These chewy candies are very sweet, decadent and relatively easy to make. So long as you have the patience, you can whip up these delicious caramels in your sleep!
Brush a 22x11cm (8.5x4.55in) loaf pan with melted butter or spray with cooking spray. Cut two pieces of parchment to fit the length of both sides of the pan. Place them in the pan, overlapping, so they form a sling. Brush these with butter or cooking spray as well. Set aside.
In a small saucepan over medium heat, melt the butter into the heavy cream. Remove from the heat and set aside.
In a medium saucepan over very low heat, pour 90ml (⅓ cup) of water over the sugar. Stirring constantly, slowly dissolve the sugar in the water, ensuring that the sugar is completely dissolved before it comes to a boil. (See note 3)

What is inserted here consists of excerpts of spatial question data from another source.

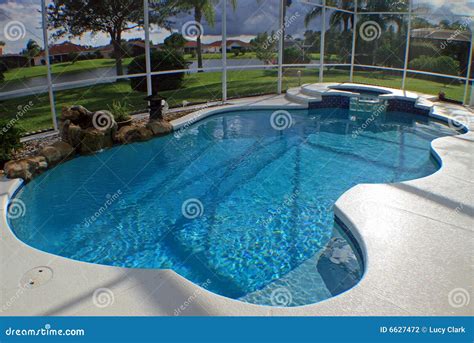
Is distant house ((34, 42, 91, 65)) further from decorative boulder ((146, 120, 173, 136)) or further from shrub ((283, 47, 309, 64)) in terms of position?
shrub ((283, 47, 309, 64))

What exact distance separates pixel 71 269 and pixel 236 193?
293cm

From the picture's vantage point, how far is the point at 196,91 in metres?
14.8

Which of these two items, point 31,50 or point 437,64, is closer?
point 31,50

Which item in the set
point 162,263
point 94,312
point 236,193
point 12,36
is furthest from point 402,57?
point 94,312

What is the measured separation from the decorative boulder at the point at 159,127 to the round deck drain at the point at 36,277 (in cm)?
536

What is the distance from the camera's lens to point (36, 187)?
656cm

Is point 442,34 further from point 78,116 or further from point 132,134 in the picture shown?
point 78,116

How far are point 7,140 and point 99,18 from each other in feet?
19.2

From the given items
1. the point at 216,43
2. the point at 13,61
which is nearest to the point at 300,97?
the point at 216,43

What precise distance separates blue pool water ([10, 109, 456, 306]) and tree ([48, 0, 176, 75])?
4.00m

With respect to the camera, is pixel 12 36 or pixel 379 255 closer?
pixel 379 255

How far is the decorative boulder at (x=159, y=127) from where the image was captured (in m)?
9.11

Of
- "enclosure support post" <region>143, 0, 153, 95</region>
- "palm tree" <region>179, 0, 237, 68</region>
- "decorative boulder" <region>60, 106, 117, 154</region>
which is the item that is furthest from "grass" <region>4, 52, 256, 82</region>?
"enclosure support post" <region>143, 0, 153, 95</region>
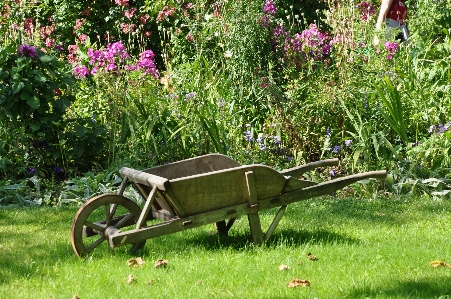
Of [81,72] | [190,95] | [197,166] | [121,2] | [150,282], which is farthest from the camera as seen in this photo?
[121,2]

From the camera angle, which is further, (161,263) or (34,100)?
(34,100)

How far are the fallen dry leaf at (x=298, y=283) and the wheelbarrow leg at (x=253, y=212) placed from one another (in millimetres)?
864

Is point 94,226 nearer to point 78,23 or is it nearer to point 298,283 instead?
point 298,283

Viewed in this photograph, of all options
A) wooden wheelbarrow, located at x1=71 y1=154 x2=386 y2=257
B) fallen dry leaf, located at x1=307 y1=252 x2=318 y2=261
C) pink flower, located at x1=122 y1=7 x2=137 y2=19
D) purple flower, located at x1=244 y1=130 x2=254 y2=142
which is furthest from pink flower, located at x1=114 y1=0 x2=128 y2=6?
fallen dry leaf, located at x1=307 y1=252 x2=318 y2=261

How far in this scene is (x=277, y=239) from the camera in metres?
5.23

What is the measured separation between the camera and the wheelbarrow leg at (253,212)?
15.9 ft

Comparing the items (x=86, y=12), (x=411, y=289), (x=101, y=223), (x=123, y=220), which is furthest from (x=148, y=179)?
(x=86, y=12)

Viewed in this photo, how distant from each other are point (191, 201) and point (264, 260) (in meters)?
0.57

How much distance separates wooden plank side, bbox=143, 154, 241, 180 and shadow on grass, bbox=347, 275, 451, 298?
5.31 feet

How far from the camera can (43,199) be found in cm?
702

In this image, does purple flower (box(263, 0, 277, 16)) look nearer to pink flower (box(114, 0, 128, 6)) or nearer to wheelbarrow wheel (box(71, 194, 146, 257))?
wheelbarrow wheel (box(71, 194, 146, 257))

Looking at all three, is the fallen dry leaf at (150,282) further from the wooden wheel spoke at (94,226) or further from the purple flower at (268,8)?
the purple flower at (268,8)

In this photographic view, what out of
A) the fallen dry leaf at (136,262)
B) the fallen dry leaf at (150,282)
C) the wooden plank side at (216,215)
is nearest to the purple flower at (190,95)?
the wooden plank side at (216,215)

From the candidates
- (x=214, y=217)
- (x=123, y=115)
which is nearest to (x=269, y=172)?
(x=214, y=217)
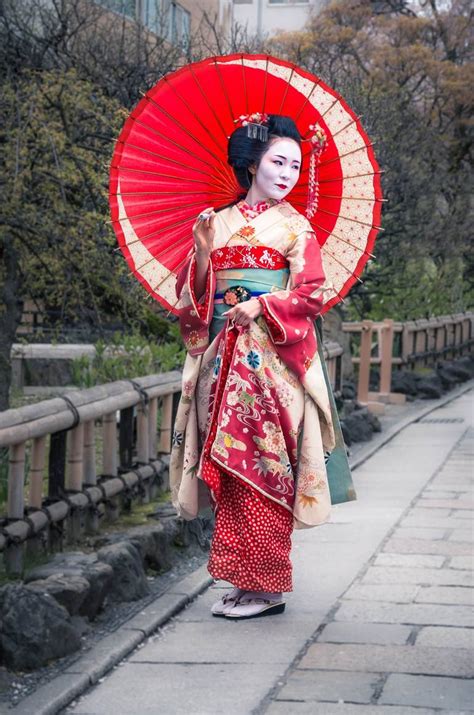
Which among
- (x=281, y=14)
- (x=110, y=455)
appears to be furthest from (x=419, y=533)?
(x=281, y=14)

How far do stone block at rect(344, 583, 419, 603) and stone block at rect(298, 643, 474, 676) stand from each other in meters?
0.76

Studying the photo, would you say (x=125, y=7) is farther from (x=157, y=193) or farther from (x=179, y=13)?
(x=157, y=193)

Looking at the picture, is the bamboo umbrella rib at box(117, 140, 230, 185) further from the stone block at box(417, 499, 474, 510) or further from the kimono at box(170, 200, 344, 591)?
the stone block at box(417, 499, 474, 510)

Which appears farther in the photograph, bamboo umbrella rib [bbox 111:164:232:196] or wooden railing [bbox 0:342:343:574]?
wooden railing [bbox 0:342:343:574]

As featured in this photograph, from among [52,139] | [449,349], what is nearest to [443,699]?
[52,139]

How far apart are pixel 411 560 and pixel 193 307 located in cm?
195

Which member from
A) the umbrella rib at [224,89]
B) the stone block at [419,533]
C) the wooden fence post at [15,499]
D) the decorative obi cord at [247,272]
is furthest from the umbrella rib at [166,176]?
the stone block at [419,533]

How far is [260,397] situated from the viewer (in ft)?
16.3

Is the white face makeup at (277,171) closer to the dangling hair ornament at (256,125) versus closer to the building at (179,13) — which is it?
the dangling hair ornament at (256,125)

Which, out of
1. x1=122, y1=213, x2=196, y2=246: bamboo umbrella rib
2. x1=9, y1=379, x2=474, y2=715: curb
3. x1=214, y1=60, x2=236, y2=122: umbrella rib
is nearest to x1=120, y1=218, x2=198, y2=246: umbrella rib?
→ x1=122, y1=213, x2=196, y2=246: bamboo umbrella rib

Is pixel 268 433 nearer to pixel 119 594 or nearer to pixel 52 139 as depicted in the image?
pixel 119 594

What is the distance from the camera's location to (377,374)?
1731cm

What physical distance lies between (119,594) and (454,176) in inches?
708

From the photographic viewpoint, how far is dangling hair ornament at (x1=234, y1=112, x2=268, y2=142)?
5.05 m
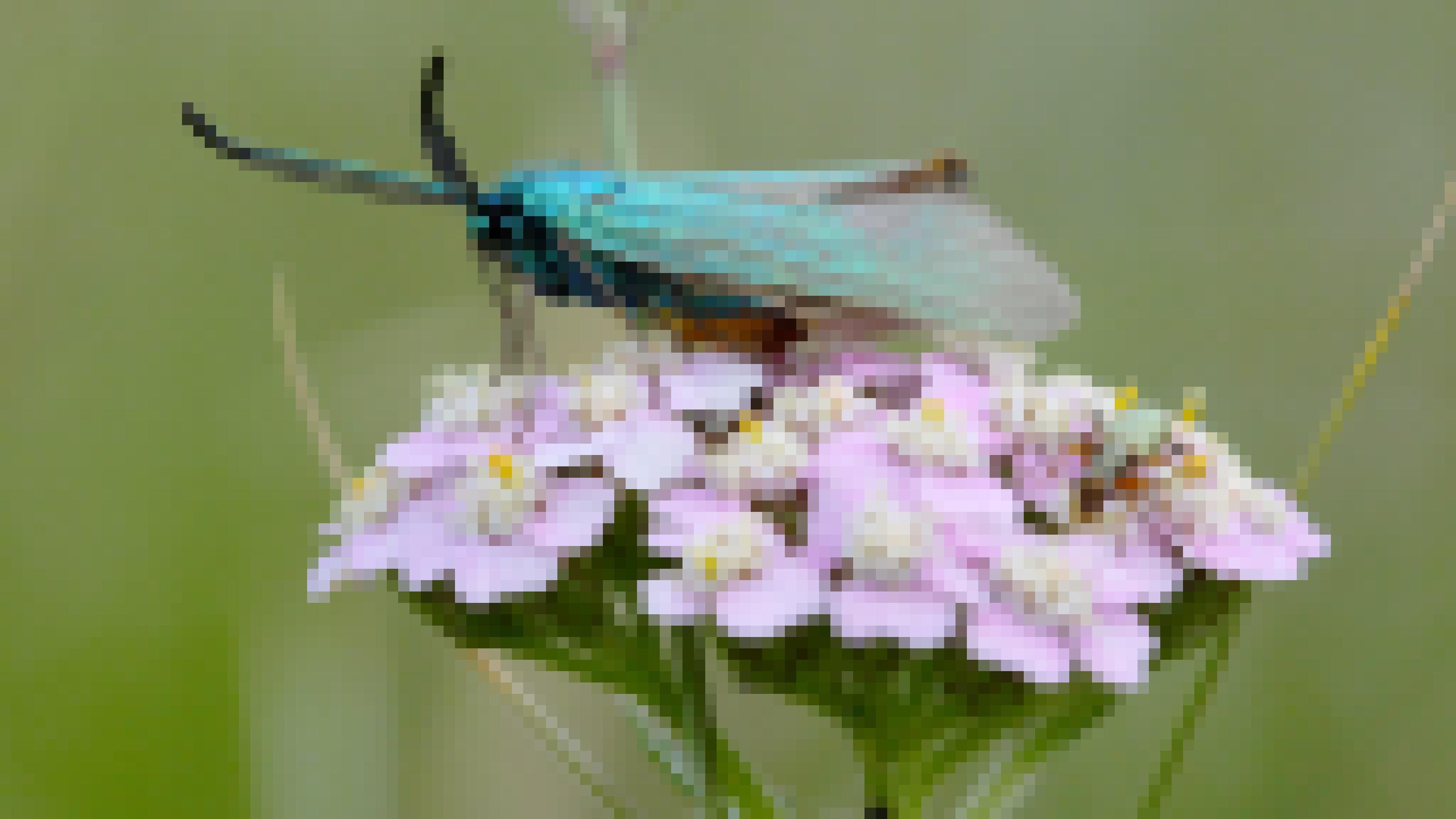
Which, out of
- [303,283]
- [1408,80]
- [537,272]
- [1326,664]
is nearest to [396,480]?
[537,272]

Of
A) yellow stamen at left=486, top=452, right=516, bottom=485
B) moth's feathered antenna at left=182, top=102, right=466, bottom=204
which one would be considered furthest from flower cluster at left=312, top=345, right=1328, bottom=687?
moth's feathered antenna at left=182, top=102, right=466, bottom=204

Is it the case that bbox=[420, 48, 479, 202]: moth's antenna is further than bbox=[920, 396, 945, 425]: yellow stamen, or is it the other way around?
bbox=[420, 48, 479, 202]: moth's antenna

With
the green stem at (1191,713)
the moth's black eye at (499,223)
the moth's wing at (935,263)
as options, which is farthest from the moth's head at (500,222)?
the green stem at (1191,713)

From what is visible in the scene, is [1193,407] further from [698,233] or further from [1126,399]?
[698,233]

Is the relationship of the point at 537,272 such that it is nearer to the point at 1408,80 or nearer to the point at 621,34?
the point at 621,34

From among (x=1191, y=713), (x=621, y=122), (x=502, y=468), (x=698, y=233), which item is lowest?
(x=1191, y=713)

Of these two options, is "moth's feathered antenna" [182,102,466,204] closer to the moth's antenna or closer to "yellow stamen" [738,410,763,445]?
the moth's antenna

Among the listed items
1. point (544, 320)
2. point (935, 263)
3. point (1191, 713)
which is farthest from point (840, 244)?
point (544, 320)
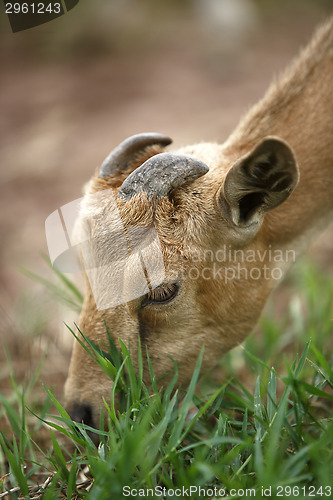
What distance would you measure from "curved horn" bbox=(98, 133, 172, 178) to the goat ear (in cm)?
85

Once the sugar is dissolved, wash down the sides of the pot with a pastry brush dipped in water to prevent any sugar from crystallizing.
Once the mixture has come to a boil, stop stirring and allow to boil until the sugar mixture reaches a deep amber colour and an instant-read thermometer registers at 175°C (350°F). Do not stir the mixture at all once it has come to a boil.
Turn off the heat and, stirring constantly, pour in the butter and cream mixture along with the salt. It will sputter, foam and steam at this point so do not be alarmed. Stir until well combined and return the heat to medium and continue to cook, stirring constantly, until the mixture reaches 120°C (250°F).
Remove from the heat and pour into the prepared loaf pan. Allow to cool until completely cooled and set, at least 3 hours and up to overnight.
Once cooled, remove from the pan and, using a sharp knife, cut into 16 equal pieces. Garnish with flaky salt and serve.
Video
Notes
I prefer using caster (superfine) sugar over granulated sugar as it dissolves more quickly. If all you have is granulated, this is absolutely fine - just note it may take slightly longer for the sugar to dissolve.
Use the weight measurement of salt over the volumetric if at all possible. The volume of different styles and brands of salt can vary drastically so going by weight will give you the most consistent results.
If you are concerned about the mixture coming to a boil before the sugar is dissolved, feel free to periodically remove the pan from the heat. It is imperative that all of the sugar is dissolved before the mixture boils as this prevents crystallisation later down the track.